Oscillators are widely used in various electronic devices, e.g., to provide reference clocks, mixing frequencies for telecommunication signals, etc. A negative resistance-based oscillator represents one type of oscillator architecture typically used for the generation of higher frequency signals, such as used in wireless communication devices. Examples of negative resistance-based oscillators include, but are not limited to crystal oscillators, Surface Acoustic Wave (SAW)-based oscillators, etc. Negative resistance-based oscillators comprise an oscillator core having a resonant circuit operatively connected to a negative resistance circuit. The resonant circuit oscillates at the desired resonant frequency, and the negative resistance circuit cancels the resistive losses of the resonant circuit. In effect, the negative resistance circuit eliminates the natural damping of the resonant circuit, and therefore enables the oscillator core to continuously oscillate at the desired resonant frequency.
The successful operation of electronic devices containing such oscillators requires accurate and reliable amplitude control. In particular, amplitude control is necessary due to the fact that different Q-values, e.g., of different resonant circuits, as well as different PVT (Process, Voltage, and Temperature) conditions for any one oscillator may cause wide amplitude variations. For example, an oscillator having a high-Q resonant circuit will have higher amplitude oscillation than an oscillator having a low-Q resonant circuit. Further, an oscillator running in a linear mode requires continuous regulation of the amplitude to prevent the oscillator amplitude from quickly falling to zero or increasing to a level limited by the nonlinear effects, e.g., voltage clipping, of the oscillator. Such voltage clipping can greatly deteriorate oscillator performance, increase the risk of parasitic oscillation, increase the current consumption (depending on circuit topology), and generally make the behavior of the oscillator more unpredictable. Accurate and reliable amplitude control will equalize the amplitude variations across a wide range of Q-values and PVT conditions, as well as ensure good noise performance, provide low current consumption, avoid parasitic oscillation, and possibly prevent damage to active and passive components
A negative feedback loop provides one way to control the amplitude of the oscillator output, where the negative feedback loop senses the amplitude of the oscillator output and then adjusts the amplitude by controlling an operating point of the oscillator core. For example, controlling the current through active transistor devices of the oscillator core controls the transconductance gm of the oscillator core to control the negative resistance, and thus controls the oscillator amplitude. However, such negative feedback loops may introduce noise into the oscillator core, particularly when the negative feedback loop has a high gain. Further, the nonlinear properties of the oscillator core will convert the input noise to both AM (Amplitude Modulation) and PM (Phase Modulation) noise. While increasing the loop gain of the negative feedback loop will reduce the AM noise, such an increased loop gain will not only increase the power consumption, but will also fail to reduce the PM noise. While reducing the bandwidth of the negative feedback loop will also reduce the noise, such a bandwidth reduction, however, will increase the startup time of the oscillator, and may also undesirably increase the size (consumed chip area) of any filter required to filter the oscillator input signal. Thus, such bandwidth reduction is also not desirable.

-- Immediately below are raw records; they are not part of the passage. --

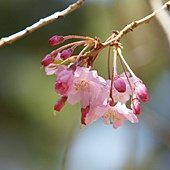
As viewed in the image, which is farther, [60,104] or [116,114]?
[116,114]

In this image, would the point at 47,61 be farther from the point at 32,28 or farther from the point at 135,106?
the point at 135,106

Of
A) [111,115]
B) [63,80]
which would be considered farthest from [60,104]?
[111,115]

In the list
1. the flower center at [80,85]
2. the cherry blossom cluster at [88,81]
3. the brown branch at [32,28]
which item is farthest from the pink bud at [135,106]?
the brown branch at [32,28]

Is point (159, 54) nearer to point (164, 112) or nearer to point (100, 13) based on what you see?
point (164, 112)

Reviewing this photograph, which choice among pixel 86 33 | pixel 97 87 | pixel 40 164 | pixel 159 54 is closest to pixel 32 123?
pixel 40 164

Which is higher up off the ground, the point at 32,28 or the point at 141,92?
the point at 32,28
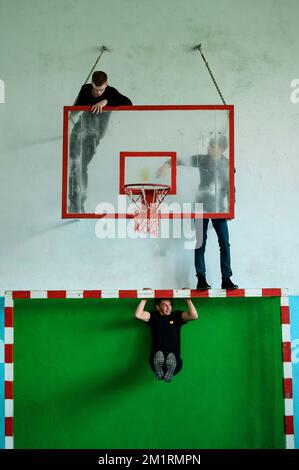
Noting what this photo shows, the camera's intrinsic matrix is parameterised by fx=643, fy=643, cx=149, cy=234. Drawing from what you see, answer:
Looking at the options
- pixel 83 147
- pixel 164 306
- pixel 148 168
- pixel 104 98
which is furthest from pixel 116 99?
pixel 164 306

As noted above, negative resistance-based oscillators are particularly useful for high frequency applications, and may be particularly important for mmW (millimeter wave) communication. Also, specifically for reference oscillators based on e.g., crystal or SAW resonators, the use of even higher frequencies is anticipated, from todays 10's of MHz to 100's of MHz and possibly even frequencies approaching the GHz range. The generation of such higher frequencies generally results in higher power consumption. Further, the generation of such higher frequencies also presents design challenges due to increased tolerances of the resonators, increased noise, increased component sizes, longer startup times, and/or larger impacts from parasitic elements of the circuitry and associated package. Thus, there remains a need for improved higher frequency generation circuits that do not incur higher power consumption, higher noise, and/or longer start-up times.